The Philadelphia Inquirer's architecture critic Inga Saffron has written a cogent overview of the life of Edmund Bacon, the legendary and influential Philadelphia planner who died on Friday at age 95. By the time I read Bacon's The Design of Cities in 1975, his legacy was already being discredited. As Saffron relates, his large-scale projects often traded squalor for sterility, and he pushed the development of expressways that carved up the city, at the expense of its residents for the benefit of those who were just passing through. Yet, although I haven't seen it for thirty years, I still remember the Bacon book, especially the maps and the drawings that tried to lay out exactly how creating a vibrant city was done. The book is still used in university courses today.
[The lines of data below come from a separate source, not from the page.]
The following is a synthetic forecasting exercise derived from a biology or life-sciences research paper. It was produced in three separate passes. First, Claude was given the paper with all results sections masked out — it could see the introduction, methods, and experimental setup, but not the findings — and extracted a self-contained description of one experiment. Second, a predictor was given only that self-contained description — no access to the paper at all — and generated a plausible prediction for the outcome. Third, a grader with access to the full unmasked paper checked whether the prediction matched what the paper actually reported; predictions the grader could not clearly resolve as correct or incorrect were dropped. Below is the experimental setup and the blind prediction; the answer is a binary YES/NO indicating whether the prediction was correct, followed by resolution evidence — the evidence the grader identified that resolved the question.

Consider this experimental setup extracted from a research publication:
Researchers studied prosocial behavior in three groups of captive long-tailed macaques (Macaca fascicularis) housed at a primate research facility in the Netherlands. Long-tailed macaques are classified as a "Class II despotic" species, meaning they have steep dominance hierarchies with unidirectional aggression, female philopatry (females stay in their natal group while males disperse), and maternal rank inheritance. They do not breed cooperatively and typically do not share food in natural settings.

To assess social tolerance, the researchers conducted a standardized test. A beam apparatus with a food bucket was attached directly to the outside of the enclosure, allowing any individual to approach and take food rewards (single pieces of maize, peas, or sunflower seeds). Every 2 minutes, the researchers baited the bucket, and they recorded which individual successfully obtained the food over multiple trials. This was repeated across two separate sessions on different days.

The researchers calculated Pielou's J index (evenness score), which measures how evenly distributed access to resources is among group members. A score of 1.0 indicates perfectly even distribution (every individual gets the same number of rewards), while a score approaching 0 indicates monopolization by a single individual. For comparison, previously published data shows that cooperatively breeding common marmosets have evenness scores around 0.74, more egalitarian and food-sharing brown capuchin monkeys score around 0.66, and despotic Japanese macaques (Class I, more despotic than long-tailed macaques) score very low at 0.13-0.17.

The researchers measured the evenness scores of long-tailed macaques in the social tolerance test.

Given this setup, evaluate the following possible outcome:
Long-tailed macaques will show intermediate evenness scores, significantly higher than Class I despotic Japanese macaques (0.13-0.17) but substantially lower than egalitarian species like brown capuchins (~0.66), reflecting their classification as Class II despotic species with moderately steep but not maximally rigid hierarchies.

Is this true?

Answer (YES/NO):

The best planners imagine better new worlds that the general public may have no interest in. More likely, they may be actively hostile, with a strong attachment to the present, in all its corruption. That's the rub. Although planners are never elected, they don't stand a chance unless they master the political game. And if they do that too well, we run the risk of them becoming autocratic "power brokers," of the type of New York City's Robert Moses.
If Moses had died in 1945, we would have a very different, far more positive view of him than we have today. Robert Caro may never have existed. We would remember him as a reformer whose projects helped revivify New York under mayor Fiorella Laguardia. Instead, Moses held on, becoming more powerful and enduring than any mayor or governor, a master at subverting the democratic process and pushing through schemes that were increasingly destructive of the city's essential character and fabric.
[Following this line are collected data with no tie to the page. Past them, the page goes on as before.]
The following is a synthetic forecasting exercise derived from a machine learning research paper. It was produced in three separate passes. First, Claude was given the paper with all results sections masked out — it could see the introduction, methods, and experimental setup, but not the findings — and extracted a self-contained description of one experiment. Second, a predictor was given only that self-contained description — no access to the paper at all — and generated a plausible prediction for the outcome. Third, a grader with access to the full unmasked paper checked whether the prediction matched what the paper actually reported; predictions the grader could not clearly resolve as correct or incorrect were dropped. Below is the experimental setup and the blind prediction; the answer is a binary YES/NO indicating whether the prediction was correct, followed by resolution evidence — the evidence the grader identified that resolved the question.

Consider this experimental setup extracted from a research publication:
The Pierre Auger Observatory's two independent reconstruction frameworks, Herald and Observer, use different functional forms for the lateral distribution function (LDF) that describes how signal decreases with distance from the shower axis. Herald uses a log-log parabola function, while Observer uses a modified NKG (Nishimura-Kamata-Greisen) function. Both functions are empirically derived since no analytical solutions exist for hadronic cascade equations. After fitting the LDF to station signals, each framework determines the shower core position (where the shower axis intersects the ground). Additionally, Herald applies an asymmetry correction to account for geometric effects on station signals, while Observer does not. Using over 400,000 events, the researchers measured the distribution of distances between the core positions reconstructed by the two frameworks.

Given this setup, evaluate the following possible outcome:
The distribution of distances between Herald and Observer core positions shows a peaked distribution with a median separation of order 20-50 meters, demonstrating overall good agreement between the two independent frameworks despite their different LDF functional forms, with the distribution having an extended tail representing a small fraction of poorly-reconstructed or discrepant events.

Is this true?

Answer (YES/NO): NO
Bacon kept Louis Kahn out of building in downtown Philadelphia. Would Kahn's own set of bold visions - a new city hall like a tinkertoy construction on steroids, and huge parking garages surrounded by office and residential towers - been an improvement on Bacon's vision? Or would they have just been the flip side of the coin of Bacon's own decidedly mixed achievements?
Daniel Burnham might have done it best. He created the landmark Plan of Chicago that bears his name in 1909, and died just four years later, before any curdling of attitude or reputation could set in. Edmund Bacon retired in 1970, at the top of his game, allowing him to spend the next several decades sniping from the sidelines, and to continue refining his beliefs to the point where he made his last big stand, at age 93, taking a spin on a skateboard to protest the city's banning of skateboarders from LOVE park, the plaza he created across from city hall.